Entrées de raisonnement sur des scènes
<<<<
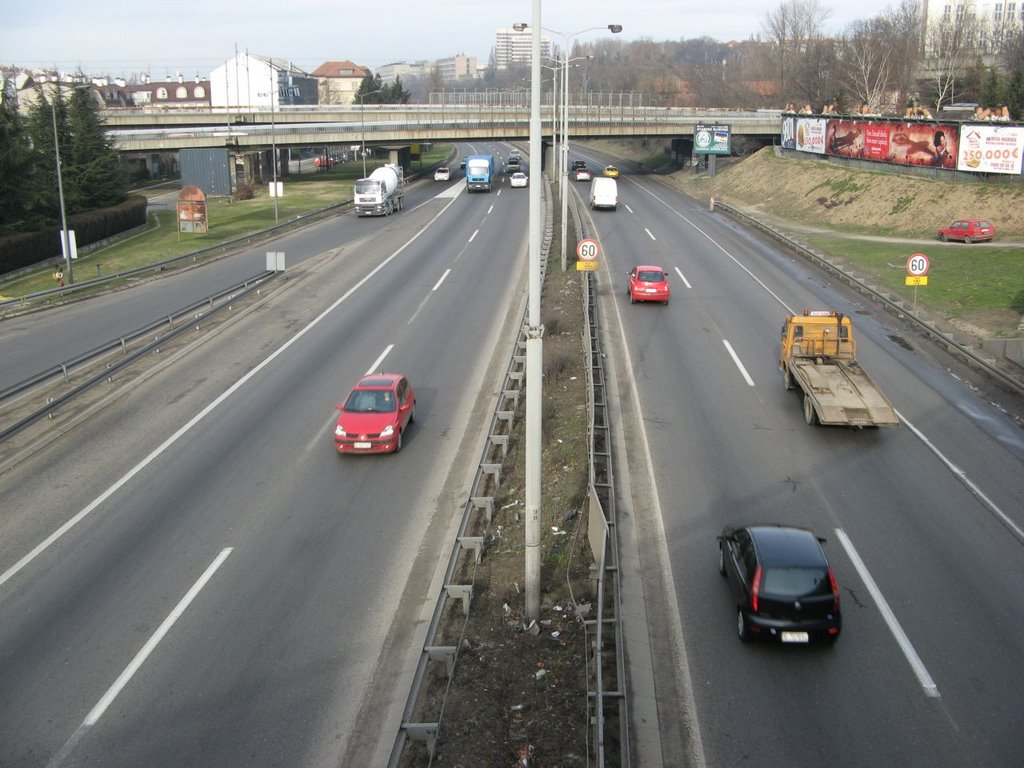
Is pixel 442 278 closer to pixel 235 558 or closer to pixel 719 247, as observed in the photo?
pixel 719 247

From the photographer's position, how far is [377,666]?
1349 centimetres

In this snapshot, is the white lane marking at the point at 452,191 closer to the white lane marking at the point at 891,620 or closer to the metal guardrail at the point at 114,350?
the metal guardrail at the point at 114,350

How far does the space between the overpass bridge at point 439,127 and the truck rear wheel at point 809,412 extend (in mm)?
68124

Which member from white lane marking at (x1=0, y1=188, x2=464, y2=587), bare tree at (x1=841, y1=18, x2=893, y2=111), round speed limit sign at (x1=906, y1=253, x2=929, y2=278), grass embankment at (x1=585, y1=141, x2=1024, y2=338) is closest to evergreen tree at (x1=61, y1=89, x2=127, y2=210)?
white lane marking at (x1=0, y1=188, x2=464, y2=587)

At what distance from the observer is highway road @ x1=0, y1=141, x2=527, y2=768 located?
12.1 metres

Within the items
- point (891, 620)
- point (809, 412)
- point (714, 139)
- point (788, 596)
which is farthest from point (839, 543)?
point (714, 139)

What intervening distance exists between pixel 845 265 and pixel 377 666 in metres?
35.6

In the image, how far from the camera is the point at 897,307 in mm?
33438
>>>>
(Consignes du problème):
Mettez à jour toutes les entrées en remplaçant « overpass bridge » par « highway overpass », sans rien modifier d'autre. Laissez les images de côté dans votre réponse.

(Solution du problème):
Is pixel 442 278 closer to pixel 235 558 or closer to pixel 719 247, as observed in the photo?
pixel 719 247

From the photographer's position, how far is [377,666]?
1349 centimetres

In this snapshot, is the white lane marking at the point at 452,191 closer to the white lane marking at the point at 891,620 or closer to the metal guardrail at the point at 114,350?
the metal guardrail at the point at 114,350

How far does the space between the highway overpass at point 439,127 and the truck rear wheel at point 809,412 extend (in mm)?
68124

Which member from white lane marking at (x1=0, y1=188, x2=464, y2=587), bare tree at (x1=841, y1=18, x2=893, y2=111), round speed limit sign at (x1=906, y1=253, x2=929, y2=278), grass embankment at (x1=585, y1=141, x2=1024, y2=338) is closest to evergreen tree at (x1=61, y1=89, x2=127, y2=210)?
white lane marking at (x1=0, y1=188, x2=464, y2=587)

At what distance from the observer is highway road @ x1=0, y1=141, x2=527, y2=768 located?
12.1 metres

Within the items
- point (891, 620)
- point (809, 412)
- point (714, 139)
- point (788, 596)
which is farthest from point (839, 543)?
point (714, 139)

What intervening distance exists between pixel 845 265 and pixel 377 666 in metres?
35.6

In the image, how far from the camera is the point at 897,307 in mm?
33438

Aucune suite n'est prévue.